LAX Master Plan is a strategic framework for future development of Los Angeles
International Airport (LAX). It is the first comprehensive improvement plan for
the airport since 1956. The last major renovations were completed prior to the
1984 Olympics in Los Angeles. This LAX Master Plan modernizes the runway and
taxiway system, redevelops the terminal area, improves access to the airport,
and enhances passenger safety, security, and convenience.
The LAX Master Plan is the result of a great deal of thought and collaboration.
LAWA spent more than 10 years in a planning process that was both exhaustive and
inclusive. LAWA examined an array of ideas and options that ranged from plans
that could accommodate the full forecast of passenger activity or only a portion
of the need. LAWA examined more than 30 alternatives and sought unprecedented
The LAX Master Plan is designed to balance the public’s call for no expansion
and less impacts to their neighborhoods with the airport’s need to modernize and
focus more intently on ground access, safety and security. The LAX Master Plan
promotes a regional solution to air transportation demand, improves the level of
passenger service, and addresses both community and environmental concerns.

▸ **DATASET CONTENT**
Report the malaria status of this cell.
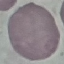
Uninfected.

Automatically extracted cell patch, resized to 64 × 64 pixels. Thin smear of blood. Giemsa-stained preparation. Acquired by smartphone through the microscope eyepiece.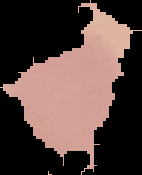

▸ **EXERCISE PROMPT**
From the passage on the LAX Master Plan, copy out word for word the part that opens with the words "The LAX Master Plan is the" and closes with "and environmental concerns.".

▸ **ANSWER TO THIS PROBLEM**
The LAX Master Plan is the result of a great deal of thought and collaboration.
LAWA spent more than 10 years in a planning process that was both exhaustive and
inclusive. LAWA examined an array of ideas and options that ranged from plans
that could accommodate the full forecast of passenger activity or only a portion
of the need. LAWA examined more than 30 alternatives and sought unprecedented
The LAX Master Plan is designed to balance the public’s call for no expansion
and less impacts to their neighborhoods with the airport’s need to modernize and
focus more intently on ground access, safety and security. The LAX Master Plan
promotes a regional solution to air transportation demand, improves the level of
passenger service, and addresses both community and environmental concerns.